Hace unos años, don Venancio, un exaltado del pueblo, consiguió demostrar que el edificio había tenido techo y hasta ventanas. Don Venancio montó exposiciones de cuadros que simulaban, al fondo, un tejado que debía pertenecer al de Costafrida. Su imprenta ayudó bastante a difundir esta idea y su activismo feroz no se detuvo en la incomprensión de sus contemporáneos. Ahora que se le relee en la distancia, se le toma mucho más en serio. Sin embargo tuvo que esperar hasta su muerte para que el Costafrida se fuese convirtiendo, poco a poco, en un lugar de peregrinaje. Al principio empezó como una broma de mal gusto de unos borrachos después del funeral del maestro Venancio. Esto se contestó con la seria decisión de instaurar cada primera noche del segundo sábado de noviembre una celebración patria que consistía en que el pueblo se reuniese en el solar que tenía el edificio a esperar el atardecer y, luego, todos juntos, encender una hoguera. Alguien dijo que si esa noche se cocía una sopa con el fuego de la hoguera y un poco de grava del edificio quien la tomase dormiría caliente durante todo el año. Después apareció el desengaño, una enfermedad autóctona y la receta –que muchos aseguran que es mágica- de nuestra popular “sopa de los enamorados”. Pero mientras llegaban los científicos a prohibirnos el consumo de esta tradición, la gente sacó piedras a espuertas, las ferreterías rebajaron el precio de los cinceles y los pueblos vecinos vinieron a conocer la maravilla.

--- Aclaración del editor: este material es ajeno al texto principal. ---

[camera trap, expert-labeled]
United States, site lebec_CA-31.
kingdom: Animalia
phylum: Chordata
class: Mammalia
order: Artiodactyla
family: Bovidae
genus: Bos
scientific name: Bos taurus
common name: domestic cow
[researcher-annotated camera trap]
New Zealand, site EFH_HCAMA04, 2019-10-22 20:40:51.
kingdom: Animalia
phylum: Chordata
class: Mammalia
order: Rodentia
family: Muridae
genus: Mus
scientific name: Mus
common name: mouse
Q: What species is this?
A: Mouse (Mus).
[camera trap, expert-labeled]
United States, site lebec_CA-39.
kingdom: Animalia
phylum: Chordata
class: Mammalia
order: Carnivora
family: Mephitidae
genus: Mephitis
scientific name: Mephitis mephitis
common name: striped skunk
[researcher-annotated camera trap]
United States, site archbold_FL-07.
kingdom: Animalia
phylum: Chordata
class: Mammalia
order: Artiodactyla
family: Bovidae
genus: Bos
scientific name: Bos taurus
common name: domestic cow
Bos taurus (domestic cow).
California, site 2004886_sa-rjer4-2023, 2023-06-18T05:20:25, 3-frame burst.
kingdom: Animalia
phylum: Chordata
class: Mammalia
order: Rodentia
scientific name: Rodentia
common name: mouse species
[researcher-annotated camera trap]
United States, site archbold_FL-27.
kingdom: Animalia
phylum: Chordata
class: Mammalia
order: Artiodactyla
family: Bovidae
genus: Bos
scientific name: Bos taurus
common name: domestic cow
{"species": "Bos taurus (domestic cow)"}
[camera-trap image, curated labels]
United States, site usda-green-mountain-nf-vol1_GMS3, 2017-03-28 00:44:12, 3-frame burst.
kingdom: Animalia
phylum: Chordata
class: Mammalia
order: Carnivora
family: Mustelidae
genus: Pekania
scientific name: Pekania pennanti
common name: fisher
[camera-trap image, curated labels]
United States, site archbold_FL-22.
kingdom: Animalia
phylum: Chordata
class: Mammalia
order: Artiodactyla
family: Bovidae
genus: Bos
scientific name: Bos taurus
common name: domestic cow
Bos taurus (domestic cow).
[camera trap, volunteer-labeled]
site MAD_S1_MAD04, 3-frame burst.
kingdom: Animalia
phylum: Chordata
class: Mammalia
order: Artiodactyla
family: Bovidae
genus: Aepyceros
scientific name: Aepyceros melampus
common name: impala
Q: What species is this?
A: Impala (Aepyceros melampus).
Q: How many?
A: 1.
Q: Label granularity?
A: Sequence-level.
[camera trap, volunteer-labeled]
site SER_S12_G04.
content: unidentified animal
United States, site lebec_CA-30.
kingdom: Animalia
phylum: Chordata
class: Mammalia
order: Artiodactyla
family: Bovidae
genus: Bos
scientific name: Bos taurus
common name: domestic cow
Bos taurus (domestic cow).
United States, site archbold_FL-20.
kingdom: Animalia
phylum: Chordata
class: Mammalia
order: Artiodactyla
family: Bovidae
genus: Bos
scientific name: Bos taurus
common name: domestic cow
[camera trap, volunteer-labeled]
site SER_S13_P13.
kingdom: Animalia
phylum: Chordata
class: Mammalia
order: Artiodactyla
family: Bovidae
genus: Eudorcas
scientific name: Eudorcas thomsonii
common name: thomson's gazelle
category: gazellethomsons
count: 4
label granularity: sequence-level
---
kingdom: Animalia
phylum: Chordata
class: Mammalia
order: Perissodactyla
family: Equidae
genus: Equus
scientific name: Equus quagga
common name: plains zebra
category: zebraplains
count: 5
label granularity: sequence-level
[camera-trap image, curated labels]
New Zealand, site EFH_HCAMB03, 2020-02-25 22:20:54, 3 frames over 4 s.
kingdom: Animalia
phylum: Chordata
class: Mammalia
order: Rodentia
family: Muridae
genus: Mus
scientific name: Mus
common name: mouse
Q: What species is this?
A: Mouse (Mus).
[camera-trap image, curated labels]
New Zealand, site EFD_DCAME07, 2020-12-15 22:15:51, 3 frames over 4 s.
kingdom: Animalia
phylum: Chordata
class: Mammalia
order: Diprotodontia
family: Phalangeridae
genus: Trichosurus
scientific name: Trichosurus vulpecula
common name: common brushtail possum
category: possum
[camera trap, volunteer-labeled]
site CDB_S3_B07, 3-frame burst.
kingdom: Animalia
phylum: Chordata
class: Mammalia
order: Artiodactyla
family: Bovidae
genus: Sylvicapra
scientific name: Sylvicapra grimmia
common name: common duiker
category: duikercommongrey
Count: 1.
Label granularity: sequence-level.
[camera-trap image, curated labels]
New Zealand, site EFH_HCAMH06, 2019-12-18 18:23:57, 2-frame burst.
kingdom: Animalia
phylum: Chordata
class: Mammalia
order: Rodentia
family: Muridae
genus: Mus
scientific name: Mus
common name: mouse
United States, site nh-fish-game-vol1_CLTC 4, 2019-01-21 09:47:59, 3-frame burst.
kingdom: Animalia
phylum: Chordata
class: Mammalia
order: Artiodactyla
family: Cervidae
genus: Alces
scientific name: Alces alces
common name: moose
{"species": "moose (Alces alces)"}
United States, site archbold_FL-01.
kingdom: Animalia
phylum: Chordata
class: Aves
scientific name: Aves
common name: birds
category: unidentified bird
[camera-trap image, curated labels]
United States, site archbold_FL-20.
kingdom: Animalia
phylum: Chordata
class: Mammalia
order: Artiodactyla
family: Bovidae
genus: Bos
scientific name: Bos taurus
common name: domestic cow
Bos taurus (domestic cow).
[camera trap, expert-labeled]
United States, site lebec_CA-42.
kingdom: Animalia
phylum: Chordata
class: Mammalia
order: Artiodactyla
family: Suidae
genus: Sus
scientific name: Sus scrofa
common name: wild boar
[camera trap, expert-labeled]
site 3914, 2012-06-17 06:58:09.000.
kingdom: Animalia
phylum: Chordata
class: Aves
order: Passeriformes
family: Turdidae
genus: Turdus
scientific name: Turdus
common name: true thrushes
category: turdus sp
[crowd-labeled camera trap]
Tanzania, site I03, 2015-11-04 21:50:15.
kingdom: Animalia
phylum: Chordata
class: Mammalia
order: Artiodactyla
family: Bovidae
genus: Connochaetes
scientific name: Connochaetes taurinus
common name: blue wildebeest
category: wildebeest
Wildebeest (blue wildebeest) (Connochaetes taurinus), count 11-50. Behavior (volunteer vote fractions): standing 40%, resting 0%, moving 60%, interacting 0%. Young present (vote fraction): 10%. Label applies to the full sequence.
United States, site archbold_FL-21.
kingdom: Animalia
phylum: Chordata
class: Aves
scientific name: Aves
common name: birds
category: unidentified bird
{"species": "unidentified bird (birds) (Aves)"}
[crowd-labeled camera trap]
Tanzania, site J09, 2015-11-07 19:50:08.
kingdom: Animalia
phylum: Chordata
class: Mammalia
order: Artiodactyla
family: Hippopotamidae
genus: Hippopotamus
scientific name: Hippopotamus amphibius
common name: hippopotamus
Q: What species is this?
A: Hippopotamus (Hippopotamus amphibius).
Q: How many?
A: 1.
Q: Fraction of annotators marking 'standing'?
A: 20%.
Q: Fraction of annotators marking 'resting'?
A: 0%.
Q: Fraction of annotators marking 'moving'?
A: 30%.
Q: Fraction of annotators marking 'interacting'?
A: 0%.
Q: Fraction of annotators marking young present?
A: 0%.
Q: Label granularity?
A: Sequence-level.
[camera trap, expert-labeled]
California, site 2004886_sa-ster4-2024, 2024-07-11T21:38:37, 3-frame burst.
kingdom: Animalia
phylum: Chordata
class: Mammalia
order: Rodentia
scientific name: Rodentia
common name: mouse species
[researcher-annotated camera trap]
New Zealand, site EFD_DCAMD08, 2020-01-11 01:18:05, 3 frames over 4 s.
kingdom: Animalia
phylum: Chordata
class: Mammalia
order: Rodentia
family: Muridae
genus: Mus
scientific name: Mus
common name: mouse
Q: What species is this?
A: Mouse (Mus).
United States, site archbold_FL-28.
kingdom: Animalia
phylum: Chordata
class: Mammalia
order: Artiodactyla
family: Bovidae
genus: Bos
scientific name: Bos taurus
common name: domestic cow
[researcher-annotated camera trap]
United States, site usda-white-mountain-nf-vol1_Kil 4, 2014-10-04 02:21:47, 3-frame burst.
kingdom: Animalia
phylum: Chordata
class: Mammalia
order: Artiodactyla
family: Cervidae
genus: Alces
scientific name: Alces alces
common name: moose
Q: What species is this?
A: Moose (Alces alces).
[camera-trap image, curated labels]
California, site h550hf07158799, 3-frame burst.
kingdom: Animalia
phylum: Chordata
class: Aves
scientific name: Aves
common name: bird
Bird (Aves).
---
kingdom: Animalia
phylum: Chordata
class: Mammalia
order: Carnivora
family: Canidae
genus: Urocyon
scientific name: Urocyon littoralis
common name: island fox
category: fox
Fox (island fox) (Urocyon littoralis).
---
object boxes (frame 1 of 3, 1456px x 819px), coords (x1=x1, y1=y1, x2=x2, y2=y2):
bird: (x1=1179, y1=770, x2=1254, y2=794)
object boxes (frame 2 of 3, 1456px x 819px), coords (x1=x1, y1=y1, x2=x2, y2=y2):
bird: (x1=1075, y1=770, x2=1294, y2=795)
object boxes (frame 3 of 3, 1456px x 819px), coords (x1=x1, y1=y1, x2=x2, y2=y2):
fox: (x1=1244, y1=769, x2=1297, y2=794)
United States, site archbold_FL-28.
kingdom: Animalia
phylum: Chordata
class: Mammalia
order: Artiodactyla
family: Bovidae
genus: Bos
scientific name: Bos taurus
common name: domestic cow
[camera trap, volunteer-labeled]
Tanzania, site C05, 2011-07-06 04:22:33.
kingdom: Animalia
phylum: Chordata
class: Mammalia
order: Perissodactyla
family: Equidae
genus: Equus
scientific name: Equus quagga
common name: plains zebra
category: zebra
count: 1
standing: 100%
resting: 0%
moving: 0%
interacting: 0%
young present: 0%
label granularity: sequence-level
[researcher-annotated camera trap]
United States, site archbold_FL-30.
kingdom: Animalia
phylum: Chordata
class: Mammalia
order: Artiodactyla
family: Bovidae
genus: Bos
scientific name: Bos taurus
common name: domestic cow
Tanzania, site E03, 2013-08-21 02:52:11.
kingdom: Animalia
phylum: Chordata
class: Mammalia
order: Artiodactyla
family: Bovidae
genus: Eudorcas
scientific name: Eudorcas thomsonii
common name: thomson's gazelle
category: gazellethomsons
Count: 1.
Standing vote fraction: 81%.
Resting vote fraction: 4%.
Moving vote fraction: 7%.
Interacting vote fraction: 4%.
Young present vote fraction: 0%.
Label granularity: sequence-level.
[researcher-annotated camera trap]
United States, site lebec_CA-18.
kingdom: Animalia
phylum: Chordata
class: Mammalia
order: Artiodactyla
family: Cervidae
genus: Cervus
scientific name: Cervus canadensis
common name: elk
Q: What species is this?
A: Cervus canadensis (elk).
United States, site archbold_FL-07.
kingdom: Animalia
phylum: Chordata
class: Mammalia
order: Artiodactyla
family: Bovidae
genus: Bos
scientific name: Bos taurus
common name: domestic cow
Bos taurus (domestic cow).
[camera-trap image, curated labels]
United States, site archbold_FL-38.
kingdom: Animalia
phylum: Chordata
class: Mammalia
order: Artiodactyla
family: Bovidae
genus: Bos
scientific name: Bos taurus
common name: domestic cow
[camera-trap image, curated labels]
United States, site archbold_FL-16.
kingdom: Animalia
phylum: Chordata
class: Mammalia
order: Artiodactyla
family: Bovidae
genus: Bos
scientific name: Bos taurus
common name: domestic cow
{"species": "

Cuando un niño –al que se le conoce como el del último tirachinas- se dio cuenta de que el edificio se tambaleaba, en el pueblo empezó la suspicacia sobre la seguridad de los edificios públicos (el ayuntamiento, la iglesia, el juzgado, el bar…) que estaban pegados a él. Entonces vinieron unos señores de la capital, mandaron poner unas vallas de reja verde, recalificaron los terrenos y el ayuntamiento integró el espacio con edificios de hormigón armado. La visita estaba prohibida: sólo las autoridades y la obligada fiesta de la primera noche del segundo sábado de noviembre podrían, desde ese momento, pasar al interior.

El equilibrio del edificio de la Costafrida ha sido nuestro orgullo durante años. Que se mantuviese en pie pese al expolio extranjero nos regocijaba y nos atormentaba los días de viento. De la fiesta –a la que nunca he asistido por cuestiones meramente profesionales- cuentan que no se estornuda y que los bailes son tranquilos y espectacularmente bellos porque siguen la ondulación de los muros.

La última hoguera fue hace una semana. La verdad es que la gente salió muy contenta y sofocada. Lo sé porque a la mañana siguiente había tanta cantidad de botellas, paraguas, bufandas y demás prendas como todos los años. Y como todos los años no debía quedar ni rastro antes del mediodía. Ya estaba lloviendo a cántaros cuando, en un ataque de risa, golpeé con la pala a una punta de hierro que apenas sobresalía. Primero saltó un canalón de información que decía el año de comienzo de construcción del edificio. Este arrastró una pila de basura que, empujada por el peso del agua, cedió y barrió parte de la grava de la base del edificio. Así los muros comenzaron a saltar en cadena, como un dominó gigante. Gracias a la lluvia, el derrumbe no levantó mucho polvo.

Hoy me dicen que esto que escribo tiene que llegar al juzgado y que no me preocupe que en el fondo, los que me juzgan ahora lo hacen mucho más tranquilos.